* [Instruction] Skip the pictures. Reproduce all other material exactly.
# START OF Input
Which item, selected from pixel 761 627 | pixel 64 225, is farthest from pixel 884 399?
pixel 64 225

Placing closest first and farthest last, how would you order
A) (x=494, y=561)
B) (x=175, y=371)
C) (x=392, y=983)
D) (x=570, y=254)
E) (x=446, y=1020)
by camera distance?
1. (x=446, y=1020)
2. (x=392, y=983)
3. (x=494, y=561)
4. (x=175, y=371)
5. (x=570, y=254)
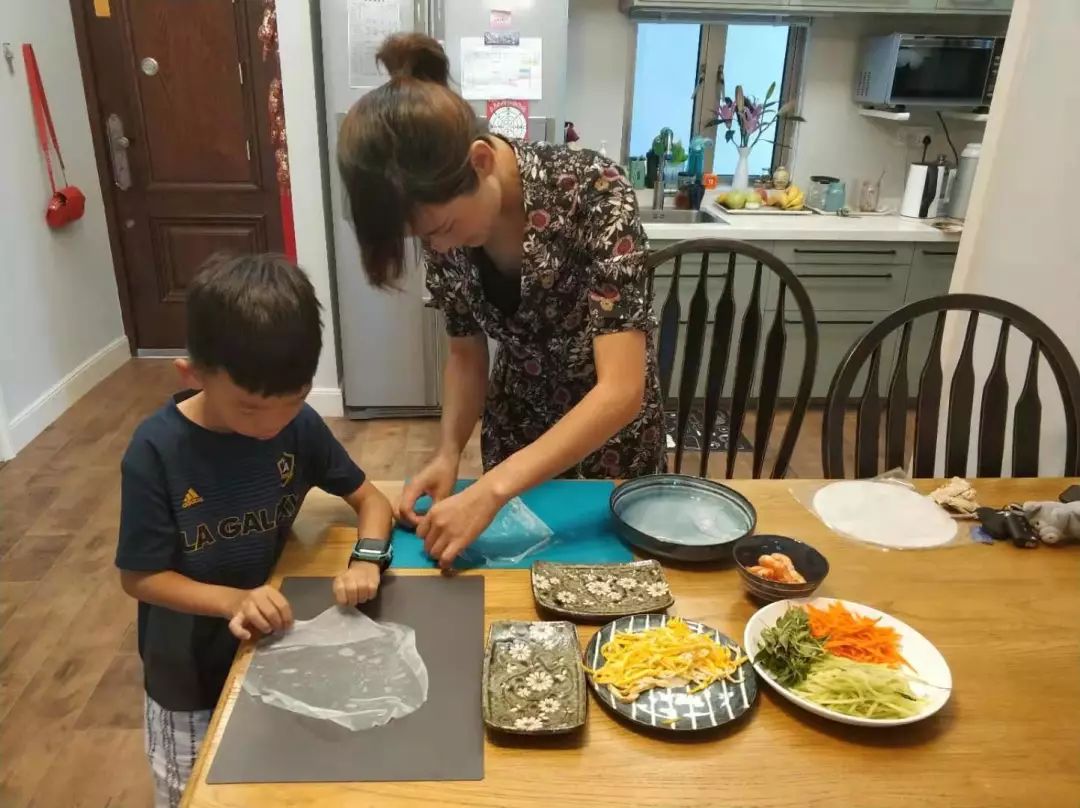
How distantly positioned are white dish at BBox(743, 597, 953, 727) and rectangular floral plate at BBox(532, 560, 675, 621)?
117 mm

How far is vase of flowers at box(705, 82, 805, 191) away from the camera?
354 centimetres

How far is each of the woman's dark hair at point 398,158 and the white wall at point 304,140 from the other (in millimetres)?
1884

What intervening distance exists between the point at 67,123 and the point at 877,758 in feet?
12.9

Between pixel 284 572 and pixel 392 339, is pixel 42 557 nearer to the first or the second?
pixel 392 339

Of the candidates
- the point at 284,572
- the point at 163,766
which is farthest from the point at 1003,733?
the point at 163,766

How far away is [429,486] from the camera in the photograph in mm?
1262

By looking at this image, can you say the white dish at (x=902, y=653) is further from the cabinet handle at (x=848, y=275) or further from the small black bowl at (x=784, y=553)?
the cabinet handle at (x=848, y=275)

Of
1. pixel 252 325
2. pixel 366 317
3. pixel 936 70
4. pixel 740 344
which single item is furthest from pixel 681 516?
pixel 936 70

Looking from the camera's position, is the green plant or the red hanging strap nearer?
the red hanging strap

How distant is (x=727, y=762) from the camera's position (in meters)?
0.82

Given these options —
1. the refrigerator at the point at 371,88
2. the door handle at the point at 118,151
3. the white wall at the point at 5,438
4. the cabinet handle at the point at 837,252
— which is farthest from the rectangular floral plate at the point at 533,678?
the door handle at the point at 118,151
# END OF Input
* [Complete output]
Which item, selected from pixel 761 627 | pixel 64 225, is farthest from pixel 884 399?
pixel 64 225

Placing closest first and farthest last, how would you order
A) (x=494, y=561)
B) (x=175, y=371)
C) (x=392, y=983)
D) (x=570, y=254)
E) (x=446, y=1020)
by camera distance?
1. (x=446, y=1020)
2. (x=392, y=983)
3. (x=494, y=561)
4. (x=175, y=371)
5. (x=570, y=254)
How distantly positioned are white dish at BBox(743, 597, 953, 727) and rectangular floral plate at BBox(532, 560, 675, 621)?
117 mm

How far is vase of flowers at box(705, 82, 805, 191) away from the camera?
354 centimetres

How far is each of the woman's dark hair at point 398,158 and the white wall at point 304,140 from the other (in millimetres)?
1884

What intervening distance exists between the point at 67,123 and the point at 877,758 in feet?
12.9

Between pixel 284 572 and pixel 392 339, is pixel 42 557 nearer to the first or the second?
pixel 392 339

Of the candidates
- the point at 284,572
- the point at 163,766
which is farthest from the point at 1003,733?
the point at 163,766

How far away is [429,486] from the camera in the photograph in mm?
1262

By looking at this image, can you say the white dish at (x=902, y=653) is further from the cabinet handle at (x=848, y=275) or further from the small black bowl at (x=784, y=553)?
the cabinet handle at (x=848, y=275)

Of
1. pixel 252 325
2. pixel 366 317
3. pixel 936 70
4. pixel 740 344
which single item is furthest from pixel 681 516?
pixel 936 70

Looking from the camera's position, is the green plant or the red hanging strap nearer?
the red hanging strap

How distant is (x=727, y=762) from the camera's position (in meters)?
0.82

Given these options —
1. the refrigerator at the point at 371,88
2. the door handle at the point at 118,151
3. the white wall at the point at 5,438
4. the cabinet handle at the point at 837,252
— which is farthest from the rectangular floral plate at the point at 533,678?
the door handle at the point at 118,151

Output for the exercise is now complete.